Directive: Starting with the first line of the entries and going on through the line that contains "2.09 metres", rewrite those lines with "bus windshield" switched to "bus windscreen" and everything else kept the same. Leave the pictures out of your answer.

[A block of data]
— begin —
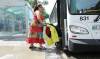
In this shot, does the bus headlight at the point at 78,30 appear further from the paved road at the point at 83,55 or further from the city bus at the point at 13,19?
the city bus at the point at 13,19

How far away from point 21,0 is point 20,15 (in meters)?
2.19

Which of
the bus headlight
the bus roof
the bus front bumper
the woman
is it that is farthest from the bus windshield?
the bus roof

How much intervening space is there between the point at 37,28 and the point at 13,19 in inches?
398

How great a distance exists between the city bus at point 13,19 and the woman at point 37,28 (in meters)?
7.92

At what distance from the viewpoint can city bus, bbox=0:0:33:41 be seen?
21.0 metres

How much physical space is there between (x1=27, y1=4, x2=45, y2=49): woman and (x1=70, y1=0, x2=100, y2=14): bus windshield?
2.09 metres

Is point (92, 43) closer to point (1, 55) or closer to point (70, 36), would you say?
point (70, 36)

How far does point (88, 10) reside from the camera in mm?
10695

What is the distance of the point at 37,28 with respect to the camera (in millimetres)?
12750

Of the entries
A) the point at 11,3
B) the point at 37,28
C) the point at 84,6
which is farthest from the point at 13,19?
→ the point at 84,6

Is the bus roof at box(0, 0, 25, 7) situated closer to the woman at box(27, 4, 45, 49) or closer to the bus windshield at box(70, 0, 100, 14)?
the woman at box(27, 4, 45, 49)

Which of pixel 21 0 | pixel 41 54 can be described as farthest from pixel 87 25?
pixel 21 0

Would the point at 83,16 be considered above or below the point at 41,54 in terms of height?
above

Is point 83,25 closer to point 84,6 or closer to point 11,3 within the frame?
point 84,6
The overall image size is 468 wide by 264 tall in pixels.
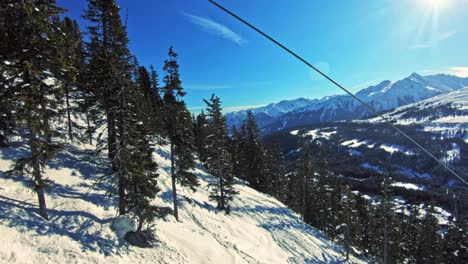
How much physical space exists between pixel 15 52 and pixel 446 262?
5886cm

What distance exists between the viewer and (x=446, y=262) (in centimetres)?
4022

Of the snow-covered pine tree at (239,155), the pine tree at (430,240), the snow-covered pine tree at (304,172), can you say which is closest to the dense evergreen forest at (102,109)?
the pine tree at (430,240)

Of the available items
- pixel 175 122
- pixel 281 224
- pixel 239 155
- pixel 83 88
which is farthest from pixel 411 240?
pixel 83 88

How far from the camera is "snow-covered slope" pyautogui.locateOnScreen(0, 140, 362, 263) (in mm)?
10922

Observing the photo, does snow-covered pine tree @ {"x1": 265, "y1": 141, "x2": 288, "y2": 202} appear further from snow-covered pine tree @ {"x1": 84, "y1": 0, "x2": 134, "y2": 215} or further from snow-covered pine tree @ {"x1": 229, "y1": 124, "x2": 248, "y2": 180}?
snow-covered pine tree @ {"x1": 84, "y1": 0, "x2": 134, "y2": 215}

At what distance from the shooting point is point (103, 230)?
13844mm

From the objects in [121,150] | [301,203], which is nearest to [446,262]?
[301,203]

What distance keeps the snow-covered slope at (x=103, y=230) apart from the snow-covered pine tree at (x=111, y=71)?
2.72 metres

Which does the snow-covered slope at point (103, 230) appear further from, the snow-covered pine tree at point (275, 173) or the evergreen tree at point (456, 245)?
the evergreen tree at point (456, 245)

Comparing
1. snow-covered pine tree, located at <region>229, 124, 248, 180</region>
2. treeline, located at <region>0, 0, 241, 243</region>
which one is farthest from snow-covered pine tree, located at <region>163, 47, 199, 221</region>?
snow-covered pine tree, located at <region>229, 124, 248, 180</region>

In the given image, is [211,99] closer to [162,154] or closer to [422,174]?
[162,154]

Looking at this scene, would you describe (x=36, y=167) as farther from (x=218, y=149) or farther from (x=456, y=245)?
(x=456, y=245)

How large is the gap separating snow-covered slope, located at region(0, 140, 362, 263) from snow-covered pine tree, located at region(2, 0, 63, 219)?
213 centimetres

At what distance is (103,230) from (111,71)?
9288mm
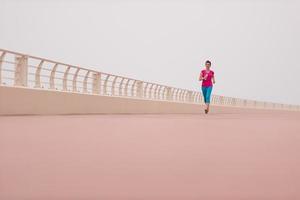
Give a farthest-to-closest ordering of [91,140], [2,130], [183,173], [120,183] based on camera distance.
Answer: [2,130] < [91,140] < [183,173] < [120,183]

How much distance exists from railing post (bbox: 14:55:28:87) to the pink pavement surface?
19.7 ft

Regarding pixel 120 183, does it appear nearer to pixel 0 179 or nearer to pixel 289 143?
pixel 0 179

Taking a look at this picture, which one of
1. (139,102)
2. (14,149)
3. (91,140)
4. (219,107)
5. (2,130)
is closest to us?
(14,149)

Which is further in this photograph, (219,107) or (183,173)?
(219,107)

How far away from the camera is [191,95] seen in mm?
37500

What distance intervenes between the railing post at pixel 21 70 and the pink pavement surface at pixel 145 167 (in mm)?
6003

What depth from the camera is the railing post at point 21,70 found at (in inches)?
562

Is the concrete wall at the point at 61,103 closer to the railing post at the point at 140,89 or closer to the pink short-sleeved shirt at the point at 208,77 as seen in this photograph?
the railing post at the point at 140,89

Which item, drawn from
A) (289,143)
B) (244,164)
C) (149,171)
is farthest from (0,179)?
(289,143)

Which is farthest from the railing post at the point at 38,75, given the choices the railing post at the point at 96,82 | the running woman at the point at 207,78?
the running woman at the point at 207,78

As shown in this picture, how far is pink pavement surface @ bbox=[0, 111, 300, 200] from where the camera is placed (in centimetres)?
388

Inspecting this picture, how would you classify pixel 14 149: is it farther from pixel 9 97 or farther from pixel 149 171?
pixel 9 97

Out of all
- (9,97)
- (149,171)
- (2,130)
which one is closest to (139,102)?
(9,97)

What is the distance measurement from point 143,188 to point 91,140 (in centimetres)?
377
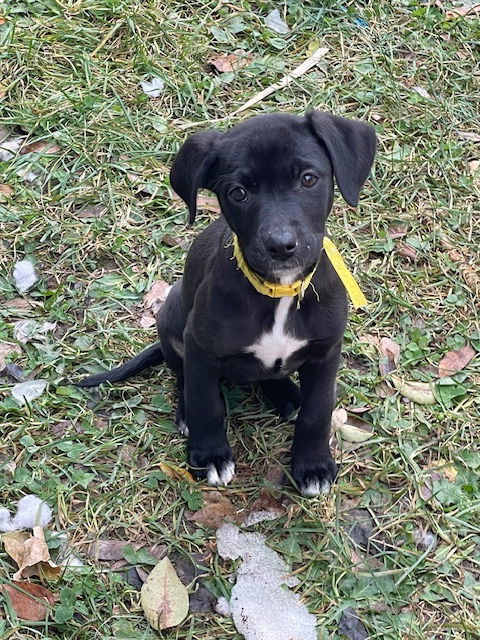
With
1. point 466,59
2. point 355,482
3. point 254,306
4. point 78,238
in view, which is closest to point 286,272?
point 254,306

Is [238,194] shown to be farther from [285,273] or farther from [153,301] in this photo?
[153,301]

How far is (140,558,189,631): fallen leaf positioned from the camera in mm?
3771

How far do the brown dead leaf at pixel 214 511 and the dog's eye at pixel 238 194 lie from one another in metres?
1.40

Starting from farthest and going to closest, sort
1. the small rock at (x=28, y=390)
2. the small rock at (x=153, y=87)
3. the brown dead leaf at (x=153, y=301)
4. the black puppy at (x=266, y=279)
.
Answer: the small rock at (x=153, y=87) < the brown dead leaf at (x=153, y=301) < the small rock at (x=28, y=390) < the black puppy at (x=266, y=279)

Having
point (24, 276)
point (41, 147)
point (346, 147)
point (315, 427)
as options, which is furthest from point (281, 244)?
point (41, 147)

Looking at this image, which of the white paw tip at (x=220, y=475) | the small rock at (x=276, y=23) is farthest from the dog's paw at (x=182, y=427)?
the small rock at (x=276, y=23)

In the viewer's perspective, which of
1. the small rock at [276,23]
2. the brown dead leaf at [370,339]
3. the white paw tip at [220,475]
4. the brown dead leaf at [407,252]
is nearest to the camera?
the white paw tip at [220,475]

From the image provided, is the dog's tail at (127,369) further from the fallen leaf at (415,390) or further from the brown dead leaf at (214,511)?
the fallen leaf at (415,390)

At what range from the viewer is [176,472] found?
169 inches

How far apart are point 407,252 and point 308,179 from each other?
6.52ft

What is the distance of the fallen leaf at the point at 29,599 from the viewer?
377 cm

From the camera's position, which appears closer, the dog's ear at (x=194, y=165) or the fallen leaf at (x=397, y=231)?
the dog's ear at (x=194, y=165)

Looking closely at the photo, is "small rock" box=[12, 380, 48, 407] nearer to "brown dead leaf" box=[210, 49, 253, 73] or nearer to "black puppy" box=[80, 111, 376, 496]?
"black puppy" box=[80, 111, 376, 496]

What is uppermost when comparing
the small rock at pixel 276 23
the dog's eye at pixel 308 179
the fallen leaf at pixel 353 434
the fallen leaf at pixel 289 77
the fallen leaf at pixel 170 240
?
the dog's eye at pixel 308 179
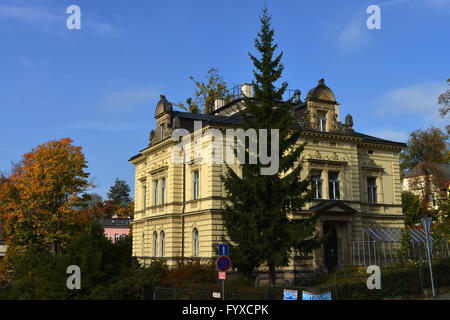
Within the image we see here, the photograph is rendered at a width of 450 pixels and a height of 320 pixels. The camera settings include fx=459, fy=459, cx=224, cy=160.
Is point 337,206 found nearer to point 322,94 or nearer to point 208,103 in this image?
point 322,94

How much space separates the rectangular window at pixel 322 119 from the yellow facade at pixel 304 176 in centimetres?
8

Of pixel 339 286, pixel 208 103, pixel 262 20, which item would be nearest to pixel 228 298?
pixel 339 286

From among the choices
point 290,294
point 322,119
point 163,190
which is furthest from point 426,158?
point 290,294

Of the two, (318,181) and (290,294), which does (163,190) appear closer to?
(318,181)

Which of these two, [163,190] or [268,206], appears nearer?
[268,206]

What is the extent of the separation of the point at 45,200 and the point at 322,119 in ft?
81.6

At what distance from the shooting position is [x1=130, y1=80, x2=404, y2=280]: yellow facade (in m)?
31.7

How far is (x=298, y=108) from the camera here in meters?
35.1

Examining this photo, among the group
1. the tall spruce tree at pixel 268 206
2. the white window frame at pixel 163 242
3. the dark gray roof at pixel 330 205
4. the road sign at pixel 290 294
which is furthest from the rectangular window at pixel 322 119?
the road sign at pixel 290 294

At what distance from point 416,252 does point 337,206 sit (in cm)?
583

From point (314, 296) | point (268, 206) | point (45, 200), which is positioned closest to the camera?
point (314, 296)

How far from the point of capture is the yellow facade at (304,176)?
1248 inches

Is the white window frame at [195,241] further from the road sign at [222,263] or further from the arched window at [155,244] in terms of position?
the road sign at [222,263]

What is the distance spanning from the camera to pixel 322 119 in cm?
3497
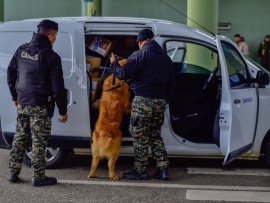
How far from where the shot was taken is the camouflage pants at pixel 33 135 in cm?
606

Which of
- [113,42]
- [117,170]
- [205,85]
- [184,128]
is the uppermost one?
[113,42]

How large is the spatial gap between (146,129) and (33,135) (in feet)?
4.22

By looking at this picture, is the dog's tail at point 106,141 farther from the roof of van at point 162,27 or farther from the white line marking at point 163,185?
the roof of van at point 162,27

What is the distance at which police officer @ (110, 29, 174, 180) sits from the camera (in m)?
6.27

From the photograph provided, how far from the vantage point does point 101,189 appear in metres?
6.16

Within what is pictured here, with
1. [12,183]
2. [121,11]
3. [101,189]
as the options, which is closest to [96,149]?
[101,189]

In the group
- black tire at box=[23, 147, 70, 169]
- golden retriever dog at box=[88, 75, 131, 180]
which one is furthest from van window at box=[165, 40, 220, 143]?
black tire at box=[23, 147, 70, 169]

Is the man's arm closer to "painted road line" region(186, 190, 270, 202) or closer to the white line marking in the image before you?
the white line marking

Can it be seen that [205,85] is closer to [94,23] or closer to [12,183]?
[94,23]

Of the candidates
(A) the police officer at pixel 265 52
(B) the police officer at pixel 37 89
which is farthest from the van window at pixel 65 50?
(A) the police officer at pixel 265 52

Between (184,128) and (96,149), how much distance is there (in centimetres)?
132

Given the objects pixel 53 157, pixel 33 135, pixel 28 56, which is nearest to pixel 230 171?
pixel 53 157

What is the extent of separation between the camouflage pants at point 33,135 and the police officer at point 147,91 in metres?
0.97

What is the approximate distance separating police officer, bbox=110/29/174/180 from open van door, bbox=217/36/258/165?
65 cm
— end —
Result:
In this shot, does the bus headlight at the point at 78,30 appear further from the paved road at the point at 83,55 or further from the city bus at the point at 13,19?
the city bus at the point at 13,19

How far away from point 21,0 is point 20,15 (in meters)?
2.19

Which of
the bus headlight
the bus roof
the bus front bumper
the woman
is it that is farthest from the bus windscreen?
the bus roof

How much intervening space is there between the point at 37,28 and the point at 13,19 in inches?
398

How great a distance exists between the city bus at point 13,19 and the woman at point 37,28 (in meters)?
7.92

At what distance from the viewpoint can city bus, bbox=0:0:33:41 be seen?
21.0 metres

How much physical space is there between (x1=27, y1=4, x2=45, y2=49): woman and (x1=70, y1=0, x2=100, y2=14): bus windscreen?
2.09 metres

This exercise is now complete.